The Enhancing Improper Payment Accountability Act would require agencies to report out their anti-fraud controls and fraud risk management work to Congress in annual financial reports. 

The bill would also require annual budget requests to supply information on agencies that aren’t reporting on improper payments as required, and it would designate all new federal spending programs that make more than $100 million in payments annually in their first three fiscal years as “susceptible to significant improper payments” in their first four years of operation. 

That language would make those programs subject to statutory requirements around estimating and reporting on improper payments, according to GAO, which has previously recommended that lawmakers make this change. 

The proposal would make such programs subject to these requirements under the Payment Integrity Information Act of 2019, which tasks agencies with directions to implement internal controls to prevent improper payments and publicly report on improper payment estimates and other information.

GAO has also made recommendations that lawmakers reinstate anti-fraud reporting in financial reports.

This isn’t the first anti-fraud proposal from the duo.

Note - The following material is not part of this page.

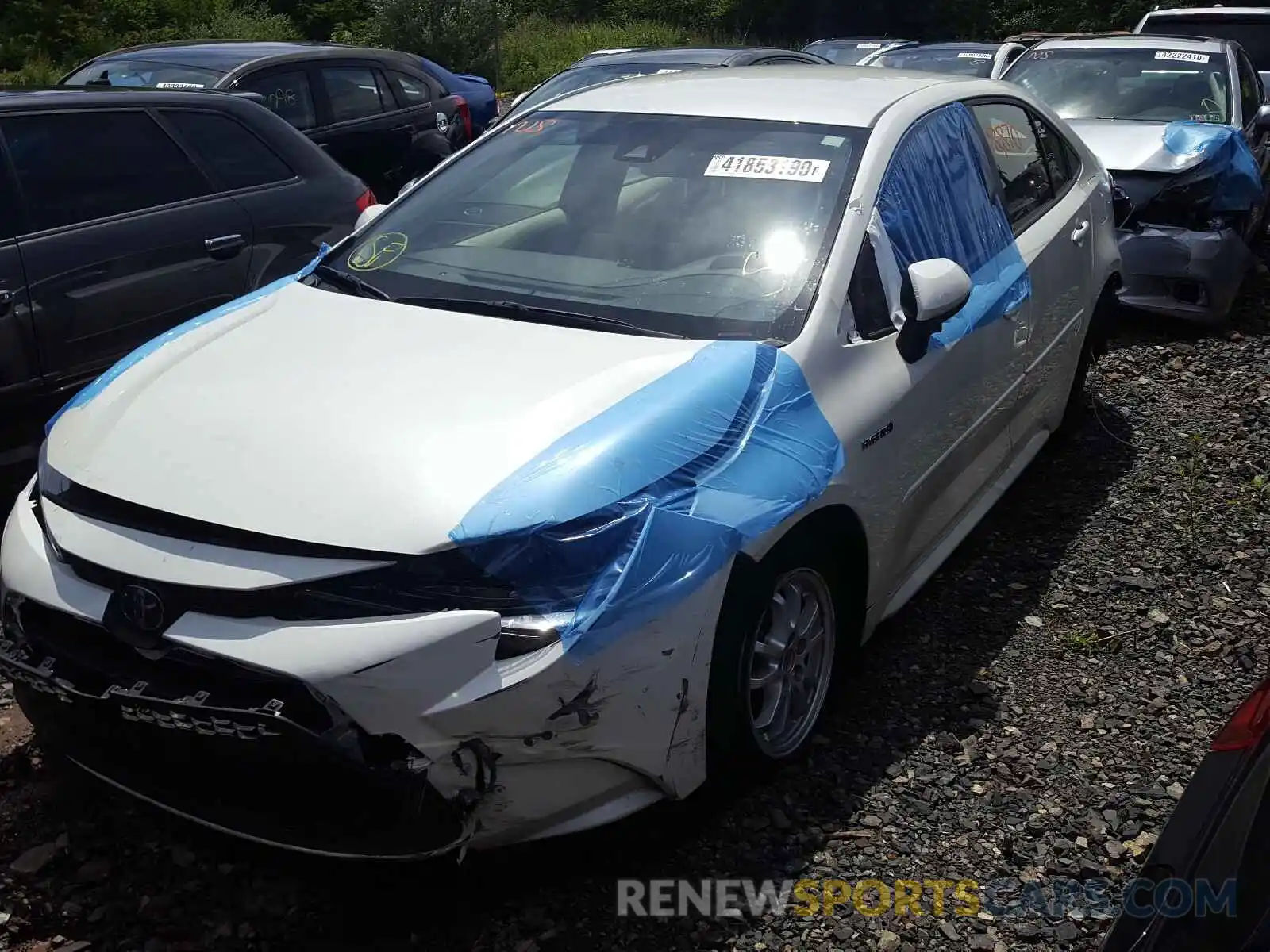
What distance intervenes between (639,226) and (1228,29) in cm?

Spanberger and Moore also reintroduced a similar proposal last year that would change the threshold for the PIIA. 

A spokesperson for Spanberger confirmed that the new bill is the result of work with Moore’s office “to make a few small tweaks that allowed the updated legislation to pass out of the Budget Committee last week.”

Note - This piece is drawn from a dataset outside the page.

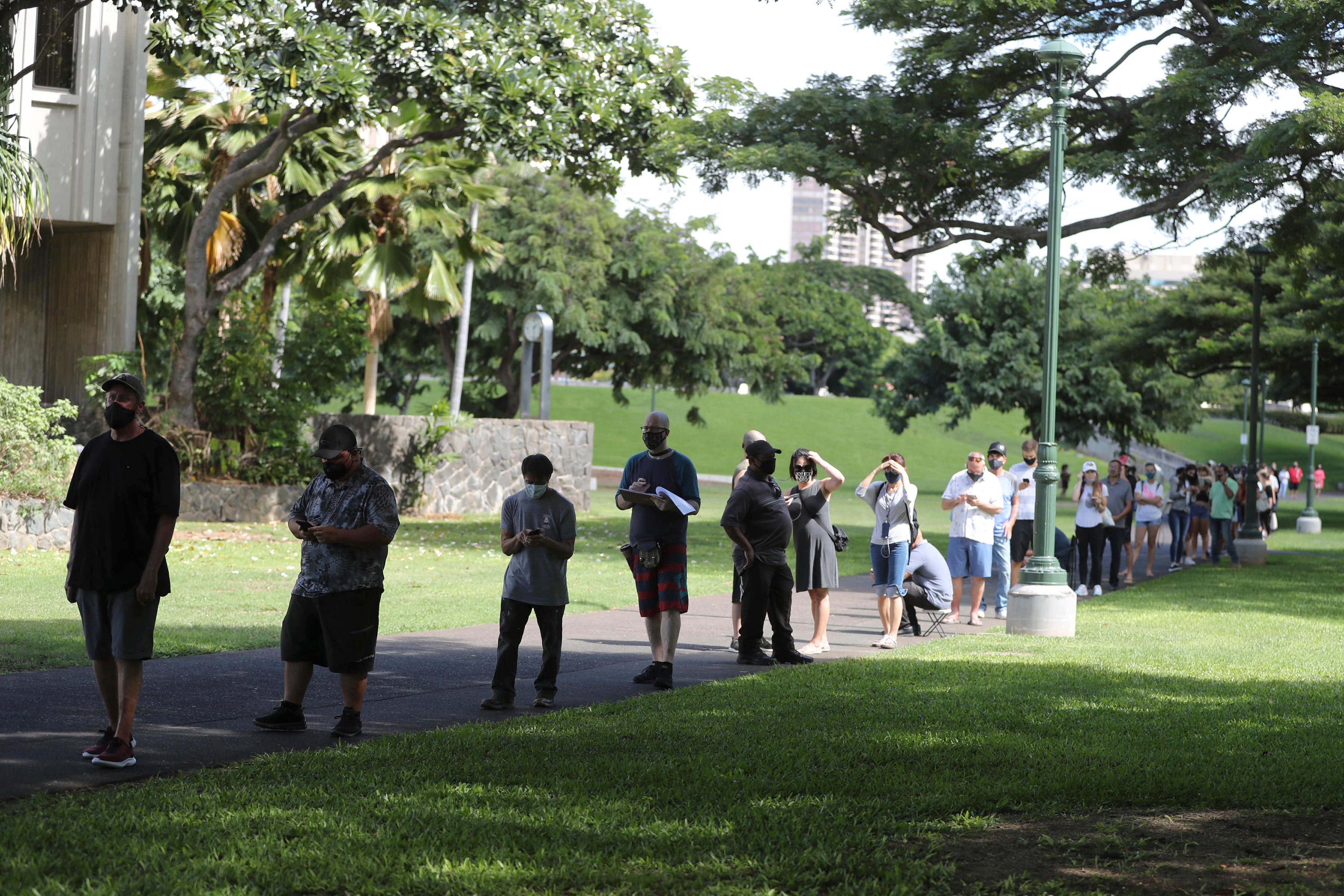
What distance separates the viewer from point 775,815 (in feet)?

“Congress has a responsibility to both stand up programs that address the pressing needs of Americans and protect their hard-earned dollars,” Spanberger said in a statement about the latest proposal. “Improper payments and fraud not only hurt American taxpayers — but also hurt the members of our communities who federal programs are created to assist and diminish public trust in the federal government’s role managing taxpayer dollars.”

Moore called the proposal “part of the House Budget Committee’s package to tackle improper payments.”

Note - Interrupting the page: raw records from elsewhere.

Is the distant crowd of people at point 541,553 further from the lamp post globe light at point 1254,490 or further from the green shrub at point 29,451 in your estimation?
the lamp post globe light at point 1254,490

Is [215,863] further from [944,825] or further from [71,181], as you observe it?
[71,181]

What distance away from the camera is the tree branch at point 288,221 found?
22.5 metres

That committee marked up and reported out Moore and Spanberger’s bill last week, along with another, transparency-focused bipartisan proposal aimed at improper payments, dubbed the Improper Payments Transparency Act. 

That proposal — backed by Reps. Rudy Yakym, R-Ind., Scott Peters, D-Calif., Jimmy Panetta, D-Calif, and Jack Bergman, R-Minn. — would require annual budget requests to include certain information about improper payments, including details on why they are happening in different government programs. 

“The House Budget Committee has a plan to rein in improper payments, starting with focusing on the serial offenders. Every dollar lost to improper payments and fraud represents a theft from the American people,” House Budget Committee Chairman Jodey Arrington, R-Texas, said in a statement earlier this month.

So far, neither of the proposals have Senate counterparts.